Тяжело бездетным женщинам невыносимо. ‹…› Умрешь и никого не оставишь, некому тебя оплакивать, некому за тебя молиться. Верно, что евреи — мудрый народ — считали, что бездетность — это наказание за грехи. Так оно и есть. Поняла я это слишком поздно [55, 156].
Татьяна Дмитриевна Муравьева-Логинова:
Вера Николаевна была искренно расположена ко всем людям. Каждому давала она кусочек своего любвеобильного сердца. Кого только не окружила она своей материнской заботливостью! А там, где нужно было помочь в беде, — она проявляла свой редкий талант. Она была неутомима в устройствах сборов, вечеров и «слезных писем имущим». Умела она растрогать даже очень черствых и скупых людей.

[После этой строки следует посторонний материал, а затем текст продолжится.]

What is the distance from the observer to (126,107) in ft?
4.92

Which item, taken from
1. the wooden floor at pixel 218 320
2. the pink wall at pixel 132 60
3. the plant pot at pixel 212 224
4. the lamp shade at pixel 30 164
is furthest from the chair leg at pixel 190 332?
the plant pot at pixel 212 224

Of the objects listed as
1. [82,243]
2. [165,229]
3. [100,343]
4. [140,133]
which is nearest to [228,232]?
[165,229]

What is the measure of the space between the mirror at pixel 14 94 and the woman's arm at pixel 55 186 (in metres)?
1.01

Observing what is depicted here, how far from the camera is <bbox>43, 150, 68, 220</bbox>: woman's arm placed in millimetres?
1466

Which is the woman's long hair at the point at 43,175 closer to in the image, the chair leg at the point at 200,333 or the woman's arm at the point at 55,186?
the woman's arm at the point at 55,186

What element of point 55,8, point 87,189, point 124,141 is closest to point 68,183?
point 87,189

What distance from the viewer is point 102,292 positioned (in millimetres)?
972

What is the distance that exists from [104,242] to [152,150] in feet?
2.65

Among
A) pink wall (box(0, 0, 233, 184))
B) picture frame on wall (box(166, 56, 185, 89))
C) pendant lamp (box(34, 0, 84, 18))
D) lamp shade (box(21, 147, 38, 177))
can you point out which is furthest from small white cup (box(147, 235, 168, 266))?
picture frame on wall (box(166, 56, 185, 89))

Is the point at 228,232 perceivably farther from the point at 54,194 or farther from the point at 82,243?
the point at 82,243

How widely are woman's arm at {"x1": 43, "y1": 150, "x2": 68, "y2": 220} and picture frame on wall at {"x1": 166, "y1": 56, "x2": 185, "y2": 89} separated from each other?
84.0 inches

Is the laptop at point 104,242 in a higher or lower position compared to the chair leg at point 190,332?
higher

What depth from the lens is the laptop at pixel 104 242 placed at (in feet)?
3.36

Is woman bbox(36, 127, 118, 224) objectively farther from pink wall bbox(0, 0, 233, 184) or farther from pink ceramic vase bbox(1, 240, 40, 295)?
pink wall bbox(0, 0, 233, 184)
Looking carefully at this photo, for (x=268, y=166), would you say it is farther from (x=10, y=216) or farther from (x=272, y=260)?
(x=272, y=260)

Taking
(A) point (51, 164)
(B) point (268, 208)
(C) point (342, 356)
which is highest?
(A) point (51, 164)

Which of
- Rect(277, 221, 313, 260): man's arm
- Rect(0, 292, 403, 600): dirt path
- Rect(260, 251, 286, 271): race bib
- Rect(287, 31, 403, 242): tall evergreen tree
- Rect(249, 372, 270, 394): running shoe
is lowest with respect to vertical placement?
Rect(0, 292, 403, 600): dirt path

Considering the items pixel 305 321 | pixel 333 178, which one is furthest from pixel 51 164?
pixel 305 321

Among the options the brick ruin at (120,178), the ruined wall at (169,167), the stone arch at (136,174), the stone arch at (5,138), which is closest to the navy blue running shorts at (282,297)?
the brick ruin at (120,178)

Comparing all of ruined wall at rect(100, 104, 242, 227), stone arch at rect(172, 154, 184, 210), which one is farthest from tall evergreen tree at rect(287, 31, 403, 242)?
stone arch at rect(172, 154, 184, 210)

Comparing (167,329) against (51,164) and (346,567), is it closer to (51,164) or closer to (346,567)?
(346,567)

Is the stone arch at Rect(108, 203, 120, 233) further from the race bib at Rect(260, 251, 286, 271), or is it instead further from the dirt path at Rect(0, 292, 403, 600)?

В истинной человечности Бунины дополняли друг друга [32, 315].
Василий Семенович Яновский:
Это была русская («святая») женщина, созданная для того, чтобы безоговорочно, жертвенно следовать за своим героем — в Сибирь, на рудники или в Монте-Карло и Стокгольм, все равно! Случилось, что на каторгу ей не пришлось идти, но, конечно, она не побоялась бы разделить судьбу Волконской и Трубецкой, даже, может быть, предпочла бы это — Грассу и 1, рю Жак Оффенбах.
Для бала Союза молодых писателей и поэтов или для наших больших общих, и индивидуальных, вечеров Бунина неутомимо собирала пожертвования, продавала билеты, просила, кланялась, с достоинством благодарила… Ходила по русским бакалейным лавкам, унося для буфета дареные рижские шпроты и польскую колбасу.
Принимала участие в судьбе любого поэта, журналиста да вообще знакомого, попавшего в беду, бежала в стужу, слякоть, темноту. ‹…›
По окончании парижского университета мне по закону полагалось для получения звания доктора Сорбонны напечатать свою диссертацию. А для этого нужны деньги.
И Вера Николаевна носилась по тучным меценатам с подписным листом, собирая на these de Paris. Мне было совестно; в конце концов, диплом ничего общего с литературой не имеет, зачем ей стараться! А она с холодной улыбкой на бледно-матовом лице, что-то похожее на Джоконду, объясняла:
— А мне очень приятно ходить именно по такому делу. Обычно я обращаюсь к солидным, практичным людям и прошу на какие-то стишки, которые они не знают и вряд ли когда-нибудь узнают. А тут вдруг впервые я могу их обрадовать понятным и приятным образом: помилуйте, на докторскую диссертацию, устроится человек и другим начнет помогать… Это они чувствуют! [59, 318–319]
Борис Константинович Зайцев:
Кроме природной доброты и отзывчивости, была у нее и «профессиональная» какая-то черта: ей нравился артиллерийский огонь по богатым еврейским домам (дай Бог им здоровья — главная наша опора в таких начинаниях). Ускользнуть от Веры было трудно: с негетерской основательностью собирала она адреса («У меня, голубчик, есть черный список. Ни одна не уйдет».) И действительно, черный список существовал, и к нему прибегали и тогда, когда устраивались большие балы благотворительные нашего Союза писателей… и когда трудно становилось кому-нибудь из отдельных писателей, начиная с самого Ивана (до Нобелевской премии) [21, 323].
Зинаида Алексеевна Шаховская:
Вера Николаевна вытаскивала очередной подписной лист — на помощь кому-нибудь, на издание книги, на продолжение учения, а то и просто на оплату кому-то квартиры. Явное неблагополучие было во всей этой кутерьме, и денежное положение всегда было катастрофично, но ни личные, ни денежные трудности не могли погасить сияние доброго лица Веры Николаевны. Забота об Иване Алексеевиче, забота о Зурове, забота попутная о десятках других лиц была ее уделом, и сознание своей необходимости удвояло ее силы.